MAKALELER

Divane Ağaç - Görsel Şölen

2018.12.28 00:00
| | |
8863

Seyircisine Doğu da Moğol akınları,Batı da Haçlı Seferleri ve Anadolu da buna karşın oluşan kargaşa yıllarında yaşayan...

Ankara Devlet Tiyatrosu bilge ozan Yunus Emre’yi  yazar  Turgay Nar oyununda , görsel şöleni anımsatan bir çalışma ile yönetmen Hüseyin Köroğlu  çalışması ile  gündeme taşımıştır.


Seyircisine Doğu da Moğol akınları,Batı da Haçlı Seferleri ve Anadolu da buna karşın oluşan kargaşa yıllarında yaşayan Mevlana,Yunus, Hac-ı Bektaş,Kaygusuz Abdal gibi önemli ve bilge ozanlar Anadolu’nun kültür  ortamının güçlü sesi olarak bizlere nefes olmaya her daim başarabilmişlerdir. 
 Yönetmen Hüseyin Köroğlu ise hayaller,düşler,karabasanların olağanüstü hallerini sözlerin ötesine alarak görsel şölen şeklinde devlet tiyatrosu’nun tüm teknik olanaklarını da kullanarak ‘Divane Ağaç’ üzerinde çalışmasını tamamlamıştır.
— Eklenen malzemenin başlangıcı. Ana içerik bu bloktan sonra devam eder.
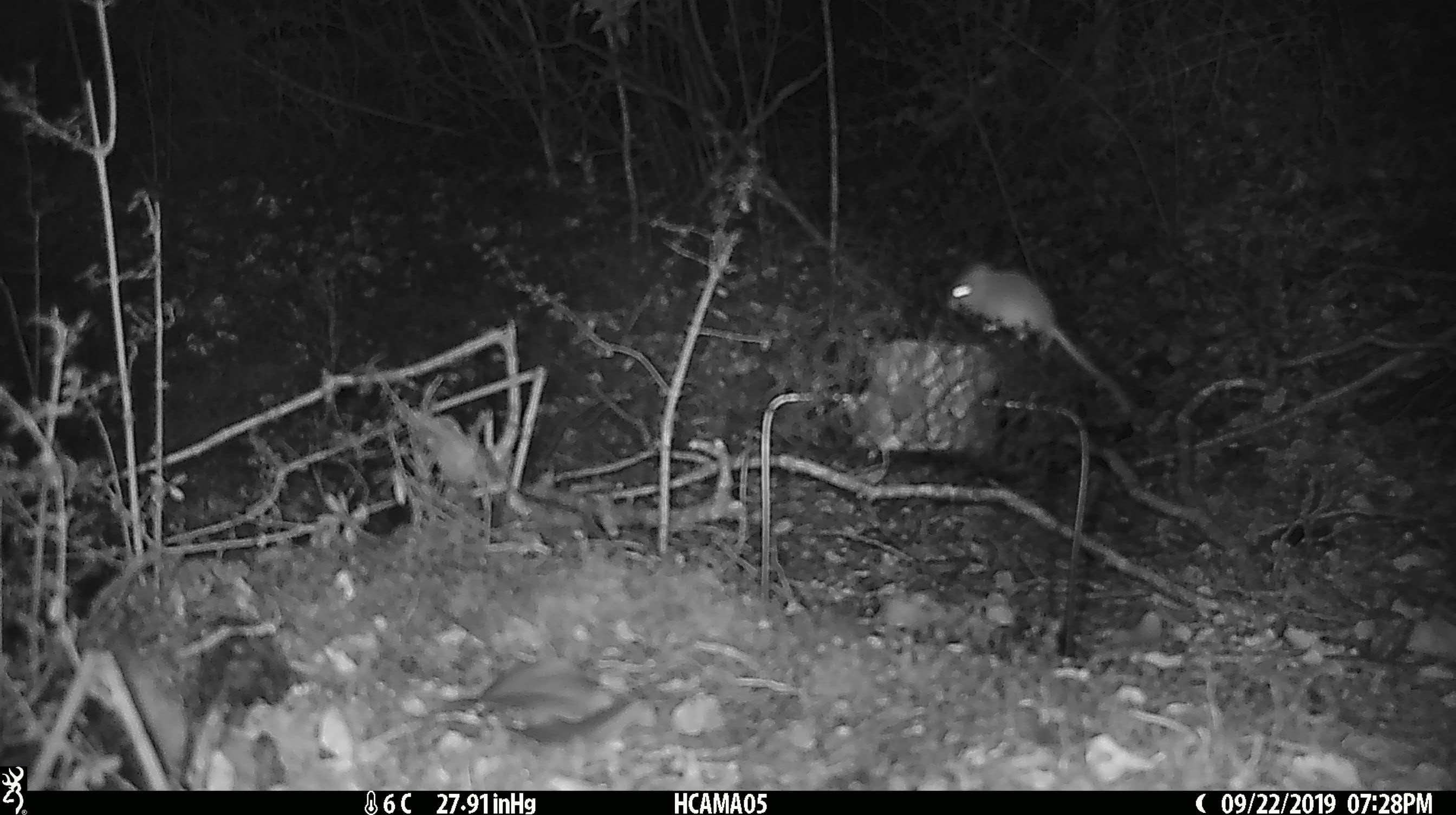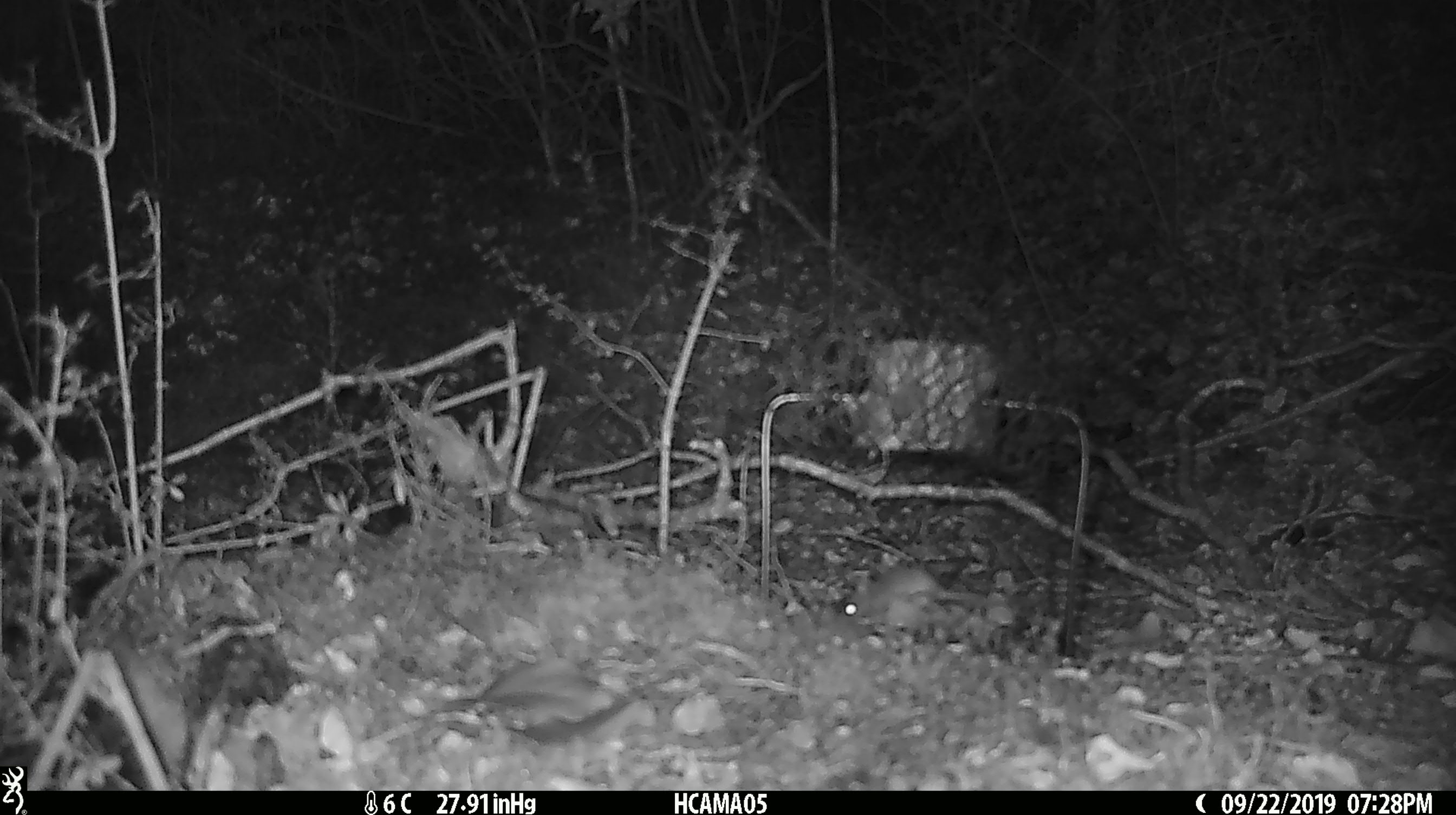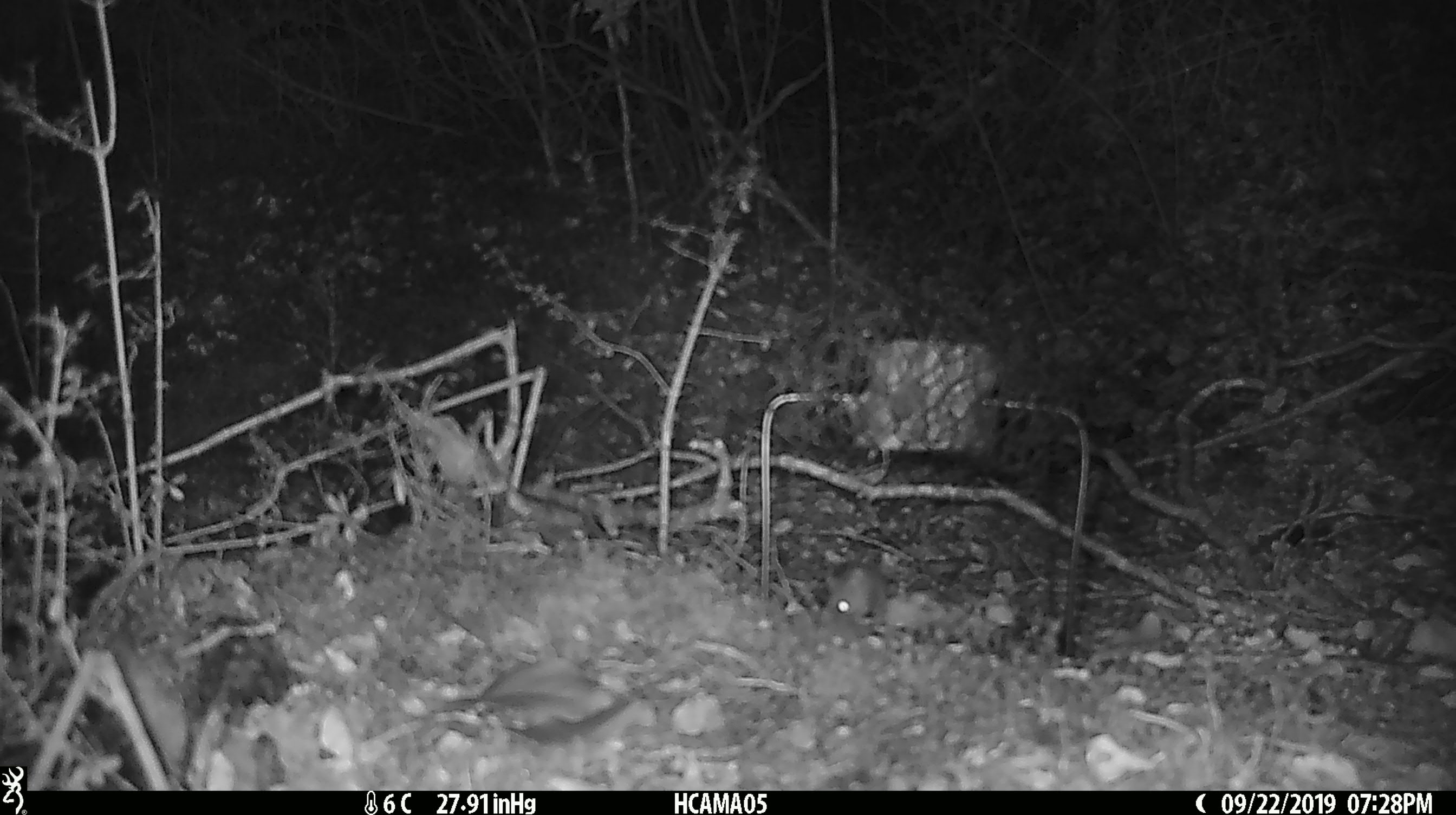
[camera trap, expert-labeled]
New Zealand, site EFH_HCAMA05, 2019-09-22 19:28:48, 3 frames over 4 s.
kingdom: Animalia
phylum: Chordata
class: Mammalia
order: Rodentia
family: Muridae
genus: Mus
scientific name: Mus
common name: mouse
Mouse (Mus).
Işık,müzik,dans ögelerinin ortak  kullanımını masalsı bir atmosfer içinde dekor,kostüm’ün değer katan  katkıları ile yönetmen seyircisine ulaştırmaya özen göstermiş hatta farklı çokça malzemenin bir arada kullanılmasının   seyircisini   zaman,zaman  bu görsel yolculukta yoracağını bile fark etmeden oyunun bügüsüyle  yönetmenin çeşitlilik arzusu da bu oyun için  vazgeçilmez olmuştur.


 
Oyun Yunus Emre’nin anası Kün Ana ‘nın Yunus’un doğumu sonrası lohusa halinin albastı veya loğusa humması şeklinde oluşan hastalık şeklinin getirdiği bozuklukların sahne estetiğinden uzaklaşmadan doğum-yaşam-ölüm üçgeni içinde mevcut Anadolu rituellerin anlatım olanaklarından uzaklaşmamayı yazar kadar yönetmen de sahnede tercih hakkında öncelik tanımıştır.
Oyunda acı çeken söz derinliğinde yoğunlaşırken, yaşam gelecek ve umut ise yine Divane Ağaç olarak oyunun isminde ve iki kelime de  masalsı atmosferine en yakın şekli ile yönetmence kilit nokta olarak alınmıştır.Yunus Emre zaman içinde kaybettiğimiz kültürümüzü ,erdemlerimizi kısacası kayıpları yine görünmeyen bügüsel oyun kişiliğinde günümüze taşınması tercihedilmiştir. Masalsı yanının Issızlık Yılan’ında bencilliğin,doymazlığın yapısı ile birlikte vicdani özellikler dünya halini de değişmeyen dünü-bugünü ile vurgulamıştır.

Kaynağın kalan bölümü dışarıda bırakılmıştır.